[Extracted data entries]
========================================================================
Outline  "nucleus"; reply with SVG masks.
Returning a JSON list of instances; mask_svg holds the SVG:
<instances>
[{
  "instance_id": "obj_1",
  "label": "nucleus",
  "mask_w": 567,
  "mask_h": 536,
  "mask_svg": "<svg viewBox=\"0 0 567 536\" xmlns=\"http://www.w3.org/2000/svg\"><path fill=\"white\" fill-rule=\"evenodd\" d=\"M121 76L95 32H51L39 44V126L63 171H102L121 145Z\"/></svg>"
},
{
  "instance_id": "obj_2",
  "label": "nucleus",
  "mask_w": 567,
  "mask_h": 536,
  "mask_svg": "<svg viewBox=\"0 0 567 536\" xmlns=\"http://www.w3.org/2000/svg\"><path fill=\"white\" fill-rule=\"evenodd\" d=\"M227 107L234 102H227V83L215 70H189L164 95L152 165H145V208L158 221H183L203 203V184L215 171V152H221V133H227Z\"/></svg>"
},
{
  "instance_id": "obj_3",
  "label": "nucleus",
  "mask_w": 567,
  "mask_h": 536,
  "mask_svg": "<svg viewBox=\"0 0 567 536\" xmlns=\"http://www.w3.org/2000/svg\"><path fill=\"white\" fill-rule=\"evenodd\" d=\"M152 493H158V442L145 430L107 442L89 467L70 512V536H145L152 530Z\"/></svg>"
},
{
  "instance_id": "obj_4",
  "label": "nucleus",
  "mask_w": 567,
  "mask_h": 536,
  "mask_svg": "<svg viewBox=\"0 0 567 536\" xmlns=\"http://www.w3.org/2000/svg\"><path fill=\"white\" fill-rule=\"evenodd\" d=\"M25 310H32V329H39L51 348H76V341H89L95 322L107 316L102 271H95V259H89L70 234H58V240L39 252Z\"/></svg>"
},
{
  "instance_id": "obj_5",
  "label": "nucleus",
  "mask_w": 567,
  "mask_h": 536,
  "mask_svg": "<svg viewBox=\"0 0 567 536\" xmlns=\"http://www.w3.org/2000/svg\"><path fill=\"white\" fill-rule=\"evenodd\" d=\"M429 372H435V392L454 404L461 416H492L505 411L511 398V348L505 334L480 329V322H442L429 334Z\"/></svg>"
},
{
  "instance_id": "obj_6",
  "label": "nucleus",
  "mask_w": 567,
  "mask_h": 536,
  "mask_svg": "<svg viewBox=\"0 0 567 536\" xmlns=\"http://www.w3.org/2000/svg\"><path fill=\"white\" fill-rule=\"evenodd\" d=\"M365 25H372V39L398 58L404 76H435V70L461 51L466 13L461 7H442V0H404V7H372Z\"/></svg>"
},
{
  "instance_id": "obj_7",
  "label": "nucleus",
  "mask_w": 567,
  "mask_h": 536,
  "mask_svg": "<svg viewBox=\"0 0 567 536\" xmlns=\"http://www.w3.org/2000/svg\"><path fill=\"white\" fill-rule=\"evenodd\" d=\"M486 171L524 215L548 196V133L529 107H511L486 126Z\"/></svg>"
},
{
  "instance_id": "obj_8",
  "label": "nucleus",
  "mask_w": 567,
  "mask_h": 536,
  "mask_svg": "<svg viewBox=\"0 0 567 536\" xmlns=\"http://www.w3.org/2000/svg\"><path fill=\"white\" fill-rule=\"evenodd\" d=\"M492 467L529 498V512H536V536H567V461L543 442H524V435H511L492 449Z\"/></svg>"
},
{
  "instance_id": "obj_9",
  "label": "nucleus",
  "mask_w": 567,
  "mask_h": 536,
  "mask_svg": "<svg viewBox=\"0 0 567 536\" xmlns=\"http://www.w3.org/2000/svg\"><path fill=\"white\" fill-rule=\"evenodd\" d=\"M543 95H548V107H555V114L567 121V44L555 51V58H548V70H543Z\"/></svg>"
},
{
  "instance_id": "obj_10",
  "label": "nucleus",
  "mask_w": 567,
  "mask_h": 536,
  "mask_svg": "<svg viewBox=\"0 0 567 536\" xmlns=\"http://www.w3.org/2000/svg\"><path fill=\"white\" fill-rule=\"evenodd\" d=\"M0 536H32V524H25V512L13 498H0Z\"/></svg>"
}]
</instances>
========================================================================
- _STATED TASK_
Show each line in the entries above that contains the string "instances".

- _SOLUTION FOR THIS EXERCISE_
Returning a JSON list of instances; mask_svg holds the SVG:
<instances>
</instances>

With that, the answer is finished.